- 文書の一部 -

□ □ □ □ □

外務省によれば、11月10日午前6時までの時点で、新型コロナウイルス感染対策として82の国や地域が日本からの渡航者や日本人に対して入国制限措置を取っており、さらに104の国や地域が入国後の行動制限措置を設けている。
現時点ではそもそも航空便そのものが運航していない国もあるが、渡航可能である場合でも、その準備には従来よりもずっと多くのことが求められるようになった。もはや必須書類となったと言っても過言ではない存在となったのが、新型コロナウイルスに関するPCR検査の陰性結果証明書だ。
例えば、ネパールでは(日本国内で行う)ビザ申請時と空港での入国審査時に、72時間以内に発行されたPCR検査陰性証明を含む健康証明書の提出が求められている。
こうしたニーズを受け、11月9日には羽田空港でも検査体制が拡充されて「最短2時間」での証明書発行が可能になるなど、3つの主要国際空港で海外渡航者向けPCR検査の利便性向上が図られている。
とはいえ、空港ごとに検査を受けるための条件や価格等は少しずつ異なっているため、各空港のPCR検査に関する情報を以下に掲載する。
東京国際空港(羽田、HND)
検査を受ける条件
- 健康であること
- 海外渡航のために新型コロナウイルスのPCR検査を必要としていること
- 有効期限内のパスポートがあること
- 事前予約をしていること
当日持参するもの
- 申し込み用紙※
- 海外渡航者向け唾液PCR検査説明書・同意書※
- 有効期限内のパスポート
(※ 東邦大学羽田空港第3ターミナルクリニックホームページからダウンロード可能 URL:https://www.haneda.toho-u.ac.jp/international/information/2020PCR.html)
検査可能日・時間
検体採取:全日(土日祝含む)9:00-11:30, 13:00-17:30
証明書発行:全日(土日祝含む)9:00-11:30, 13:00-22:00
実施場所
東邦大学羽田空港第3ターミナルクリニック(1階)
料金
38,500円(税込み)※各種クレジット払いに対応、保険適用外
その他情報
陰性証明書発行までの所要時間:検体採取から最短2時間(再検査時4時間)
予約は上記クリニックのホームページにあるリンクから専用サイトへアクセスしてオンラインで行うか、080-7885-5109(日本語)または050-3173-8268(英語、中国語、韓国語対応)に電話して行うことができる。

□ □ □ □ □

- データ抜粋 -
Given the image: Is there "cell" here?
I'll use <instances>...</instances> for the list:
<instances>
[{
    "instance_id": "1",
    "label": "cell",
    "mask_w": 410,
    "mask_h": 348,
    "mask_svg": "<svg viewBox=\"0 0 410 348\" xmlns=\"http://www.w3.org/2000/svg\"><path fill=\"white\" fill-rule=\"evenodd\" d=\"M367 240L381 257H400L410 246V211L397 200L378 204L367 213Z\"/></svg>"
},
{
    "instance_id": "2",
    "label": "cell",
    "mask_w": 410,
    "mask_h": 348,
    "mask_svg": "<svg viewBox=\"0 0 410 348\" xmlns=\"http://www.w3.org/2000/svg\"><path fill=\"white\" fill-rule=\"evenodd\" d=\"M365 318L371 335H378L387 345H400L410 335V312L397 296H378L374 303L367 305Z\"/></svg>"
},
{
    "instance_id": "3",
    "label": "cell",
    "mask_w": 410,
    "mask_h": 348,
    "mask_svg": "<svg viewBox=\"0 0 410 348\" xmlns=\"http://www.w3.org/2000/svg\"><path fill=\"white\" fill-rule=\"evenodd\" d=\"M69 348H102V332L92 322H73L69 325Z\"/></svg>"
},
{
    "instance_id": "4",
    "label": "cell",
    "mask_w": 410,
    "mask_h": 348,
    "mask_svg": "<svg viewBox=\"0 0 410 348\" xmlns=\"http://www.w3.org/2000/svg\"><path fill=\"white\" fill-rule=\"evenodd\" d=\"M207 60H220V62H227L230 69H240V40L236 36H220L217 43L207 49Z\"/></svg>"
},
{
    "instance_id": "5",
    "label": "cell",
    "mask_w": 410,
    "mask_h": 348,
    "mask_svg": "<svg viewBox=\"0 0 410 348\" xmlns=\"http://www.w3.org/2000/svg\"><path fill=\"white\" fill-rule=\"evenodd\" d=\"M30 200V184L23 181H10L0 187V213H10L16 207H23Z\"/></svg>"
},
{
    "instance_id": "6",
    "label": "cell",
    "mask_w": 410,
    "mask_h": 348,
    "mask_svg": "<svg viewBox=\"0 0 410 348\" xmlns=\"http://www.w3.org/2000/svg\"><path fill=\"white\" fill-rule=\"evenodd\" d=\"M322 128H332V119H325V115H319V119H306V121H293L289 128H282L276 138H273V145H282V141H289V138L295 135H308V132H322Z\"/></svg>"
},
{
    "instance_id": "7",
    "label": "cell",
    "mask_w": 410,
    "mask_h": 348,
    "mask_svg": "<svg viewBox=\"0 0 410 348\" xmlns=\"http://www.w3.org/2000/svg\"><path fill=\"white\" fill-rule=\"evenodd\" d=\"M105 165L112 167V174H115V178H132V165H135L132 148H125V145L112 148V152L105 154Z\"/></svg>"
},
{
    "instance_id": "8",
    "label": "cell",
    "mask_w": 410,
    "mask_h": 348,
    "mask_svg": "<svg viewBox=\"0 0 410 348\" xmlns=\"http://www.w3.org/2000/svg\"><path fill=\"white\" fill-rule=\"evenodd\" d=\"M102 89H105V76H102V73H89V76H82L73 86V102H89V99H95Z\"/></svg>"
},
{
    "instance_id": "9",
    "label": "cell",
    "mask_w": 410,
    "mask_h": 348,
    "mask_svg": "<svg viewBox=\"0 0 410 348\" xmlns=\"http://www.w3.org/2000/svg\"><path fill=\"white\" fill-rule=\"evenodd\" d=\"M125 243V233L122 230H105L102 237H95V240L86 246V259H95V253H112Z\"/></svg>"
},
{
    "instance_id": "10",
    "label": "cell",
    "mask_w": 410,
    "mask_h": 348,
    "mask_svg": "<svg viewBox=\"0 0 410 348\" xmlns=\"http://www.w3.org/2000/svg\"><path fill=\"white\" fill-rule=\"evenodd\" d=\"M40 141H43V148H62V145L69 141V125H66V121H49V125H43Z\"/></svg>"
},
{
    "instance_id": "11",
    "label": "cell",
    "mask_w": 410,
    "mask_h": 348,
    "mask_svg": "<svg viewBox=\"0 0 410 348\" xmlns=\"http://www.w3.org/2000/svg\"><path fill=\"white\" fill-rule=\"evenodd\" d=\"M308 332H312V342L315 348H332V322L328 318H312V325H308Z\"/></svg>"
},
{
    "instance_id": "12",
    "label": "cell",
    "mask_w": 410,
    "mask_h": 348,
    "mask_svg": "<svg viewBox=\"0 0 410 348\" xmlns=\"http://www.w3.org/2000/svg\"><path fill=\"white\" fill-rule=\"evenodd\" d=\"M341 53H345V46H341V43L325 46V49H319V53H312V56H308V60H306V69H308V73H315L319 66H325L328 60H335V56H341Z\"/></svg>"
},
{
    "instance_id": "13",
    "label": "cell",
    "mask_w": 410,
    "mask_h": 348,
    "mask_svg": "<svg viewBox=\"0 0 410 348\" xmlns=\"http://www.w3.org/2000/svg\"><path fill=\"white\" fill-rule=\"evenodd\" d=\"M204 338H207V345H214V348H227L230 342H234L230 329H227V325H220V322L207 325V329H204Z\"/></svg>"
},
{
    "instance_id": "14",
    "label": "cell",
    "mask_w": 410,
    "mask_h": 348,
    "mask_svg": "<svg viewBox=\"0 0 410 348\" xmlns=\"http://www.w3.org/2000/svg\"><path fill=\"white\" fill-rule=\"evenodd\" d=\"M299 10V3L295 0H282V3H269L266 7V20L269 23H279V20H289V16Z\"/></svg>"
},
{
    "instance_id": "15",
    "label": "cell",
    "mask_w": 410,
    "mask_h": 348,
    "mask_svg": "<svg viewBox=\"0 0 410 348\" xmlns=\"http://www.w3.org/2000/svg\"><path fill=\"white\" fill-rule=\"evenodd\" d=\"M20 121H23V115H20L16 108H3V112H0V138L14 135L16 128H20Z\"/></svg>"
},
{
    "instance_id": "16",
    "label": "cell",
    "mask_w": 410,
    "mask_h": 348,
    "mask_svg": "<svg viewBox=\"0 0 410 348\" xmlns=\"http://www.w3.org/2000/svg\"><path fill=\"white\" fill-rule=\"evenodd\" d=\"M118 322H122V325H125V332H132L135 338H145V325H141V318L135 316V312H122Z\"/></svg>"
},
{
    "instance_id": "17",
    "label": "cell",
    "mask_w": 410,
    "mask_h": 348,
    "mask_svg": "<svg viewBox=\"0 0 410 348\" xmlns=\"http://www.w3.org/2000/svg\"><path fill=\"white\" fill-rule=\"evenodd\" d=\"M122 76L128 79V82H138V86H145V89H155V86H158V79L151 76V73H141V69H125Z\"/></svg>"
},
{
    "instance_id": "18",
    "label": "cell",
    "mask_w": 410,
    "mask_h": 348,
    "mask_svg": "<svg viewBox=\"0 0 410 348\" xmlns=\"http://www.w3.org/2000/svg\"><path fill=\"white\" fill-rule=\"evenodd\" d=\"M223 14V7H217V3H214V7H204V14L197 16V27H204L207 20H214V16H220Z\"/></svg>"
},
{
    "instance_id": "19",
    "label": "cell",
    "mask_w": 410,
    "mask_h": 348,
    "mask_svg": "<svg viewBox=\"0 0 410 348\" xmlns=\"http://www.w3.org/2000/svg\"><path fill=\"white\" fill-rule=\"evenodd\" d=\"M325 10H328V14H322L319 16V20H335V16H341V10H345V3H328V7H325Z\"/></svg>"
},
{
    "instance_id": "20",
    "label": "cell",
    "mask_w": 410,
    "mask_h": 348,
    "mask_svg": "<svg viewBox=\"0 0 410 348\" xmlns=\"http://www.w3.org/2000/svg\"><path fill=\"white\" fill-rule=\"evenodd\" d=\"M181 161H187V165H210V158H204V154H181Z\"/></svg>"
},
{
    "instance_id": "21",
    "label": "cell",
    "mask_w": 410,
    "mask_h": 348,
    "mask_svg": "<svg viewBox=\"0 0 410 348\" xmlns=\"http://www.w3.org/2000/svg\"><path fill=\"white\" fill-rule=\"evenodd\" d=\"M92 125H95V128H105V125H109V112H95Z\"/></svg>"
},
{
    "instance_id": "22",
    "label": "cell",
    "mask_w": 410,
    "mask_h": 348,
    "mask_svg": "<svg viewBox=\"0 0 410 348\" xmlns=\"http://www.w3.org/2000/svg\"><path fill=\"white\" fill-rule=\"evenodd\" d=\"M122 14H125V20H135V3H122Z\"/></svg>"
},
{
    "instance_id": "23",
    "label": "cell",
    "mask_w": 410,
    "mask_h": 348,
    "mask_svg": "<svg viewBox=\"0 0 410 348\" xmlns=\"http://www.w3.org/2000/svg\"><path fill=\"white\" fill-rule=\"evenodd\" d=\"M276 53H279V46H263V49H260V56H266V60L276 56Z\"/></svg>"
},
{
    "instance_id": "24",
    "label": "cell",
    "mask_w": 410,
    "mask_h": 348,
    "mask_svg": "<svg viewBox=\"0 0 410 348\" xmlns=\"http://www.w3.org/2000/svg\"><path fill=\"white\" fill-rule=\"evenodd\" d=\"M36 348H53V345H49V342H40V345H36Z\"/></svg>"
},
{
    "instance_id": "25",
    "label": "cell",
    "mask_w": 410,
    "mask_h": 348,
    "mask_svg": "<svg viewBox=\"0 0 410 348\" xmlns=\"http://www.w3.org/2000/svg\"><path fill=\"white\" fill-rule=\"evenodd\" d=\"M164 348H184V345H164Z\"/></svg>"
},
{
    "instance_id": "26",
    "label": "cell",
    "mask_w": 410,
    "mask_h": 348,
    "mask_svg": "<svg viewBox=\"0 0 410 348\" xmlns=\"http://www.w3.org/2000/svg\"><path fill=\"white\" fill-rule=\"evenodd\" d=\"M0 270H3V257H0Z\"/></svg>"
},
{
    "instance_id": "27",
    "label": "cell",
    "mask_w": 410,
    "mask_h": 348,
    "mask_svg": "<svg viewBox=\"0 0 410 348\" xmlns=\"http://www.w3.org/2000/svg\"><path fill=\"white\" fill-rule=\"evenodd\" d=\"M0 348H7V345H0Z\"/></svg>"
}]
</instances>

□ □ □ □ □

- 課題 -
上の空港PCR検査の文書のうち、「外務省によれば、11月10日」を含む語句で始まり「の利便性向上が図られている。」で終わる部分を、「渡航者」を「旅行者」に置き換えて書き直してください。

- 演習の結果 -
外務省によれば、11月10日午前6時までの時点で、新型コロナウイルス感染対策として82の国や地域が日本からの旅行者や日本人に対して入国制限措置を取っており、さらに104の国や地域が入国後の行動制限措置を設けている。
現時点ではそもそも航空便そのものが運航していない国もあるが、渡航可能である場合でも、その準備には従来よりもずっと多くのことが求められるようになった。もはや必須書類となったと言っても過言ではない存在となったのが、新型コロナウイルスに関するPCR検査の陰性結果証明書だ。
例えば、ネパールでは(日本国内で行う)ビザ申請時と空港での入国審査時に、72時間以内に発行されたPCR検査陰性証明を含む健康証明書の提出が求められている。
こうしたニーズを受け、11月9日には羽田空港でも検査体制が拡充されて「最短2時間」での証明書発行が可能になるなど、3つの主要国際空港で海外旅行者向けPCR検査の利便性向上が図られている。